The one-legged quail today died today. I took him to the brush pile so he would be cremated. I couldn’t allow a varmint to dig him up or eat him.
That quail lived a long time. His leg was taken off when he was just a youngster and he lived his life with a stump. It slowed him down some and he was prohibited from living a regular quail’s life, but nevertheless he endured. His life was a testament to tenaciousness.
The little quail’s death hit especially hard because he was the last living reminder of a good friend who died a few months ago. James was a dairyman who lived about two miles down the road. My daughter milked for him and took care of the rest of his animals: chickens, ducks, pigs, and the quail. As often as I could, I visited the dairy; pitching in by washing eggs or feeding.
James was a man with big dreams. He had grand plans for his little farm. The quail played a minuscule part in that dream, but he had his appointed role in the scheme of things. James called him his “guard dog”; at night the quail raised a ruckus if anything came around the yard. Then a burst blood vessel cut our friend’s dreams short.

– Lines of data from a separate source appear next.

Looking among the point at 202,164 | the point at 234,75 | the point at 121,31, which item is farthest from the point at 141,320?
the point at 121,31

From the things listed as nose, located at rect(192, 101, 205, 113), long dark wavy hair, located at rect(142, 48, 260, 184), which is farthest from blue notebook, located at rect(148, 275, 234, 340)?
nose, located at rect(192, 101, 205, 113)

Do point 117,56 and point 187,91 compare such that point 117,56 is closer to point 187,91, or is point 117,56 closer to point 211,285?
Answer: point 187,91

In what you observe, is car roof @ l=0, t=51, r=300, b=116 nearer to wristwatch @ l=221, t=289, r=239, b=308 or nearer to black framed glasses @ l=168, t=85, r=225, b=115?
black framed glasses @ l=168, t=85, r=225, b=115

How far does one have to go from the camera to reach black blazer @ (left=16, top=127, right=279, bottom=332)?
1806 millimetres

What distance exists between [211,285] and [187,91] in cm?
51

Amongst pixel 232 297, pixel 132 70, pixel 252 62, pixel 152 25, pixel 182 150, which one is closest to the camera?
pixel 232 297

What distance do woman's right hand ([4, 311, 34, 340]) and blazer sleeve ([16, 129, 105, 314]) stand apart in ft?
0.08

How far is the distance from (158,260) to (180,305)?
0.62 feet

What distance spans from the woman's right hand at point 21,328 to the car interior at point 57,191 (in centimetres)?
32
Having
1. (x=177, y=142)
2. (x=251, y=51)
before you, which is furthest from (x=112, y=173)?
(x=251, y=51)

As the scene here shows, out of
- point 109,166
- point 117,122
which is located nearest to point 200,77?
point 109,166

The dairy shut down right after James’ death; all the animals were sold. Saying goodbye to our friend went from difficult to impossible, as we saw all his dreams dismantled.
My daughter brought the crippled quail home. No one else would look after him. To me, the tiny bird stood for a little piece of our friend living on.
He didn’t have a wonderful life; with only one leg he rarely got out of his cage. But he sang nearly every morning and chittered softly whenever we went by. His attitude was always upbeat, and he gave me pleasure just caring for him.
Then one day, he was still, lifeless, and silent. Perhaps the heat was too much for him. Or it was just his time; he was three years old by then.
Losing the little guy was sad. Hardest to take, though, was losing this last reminder of my friend. It brought his loss back to my mind to be felt all over again. I have good memories of James; stories to relate and episodes to relive; buckets and tubs and milk jugs as reminders. But the empty space his death caused is a little larger at the loss of the quail.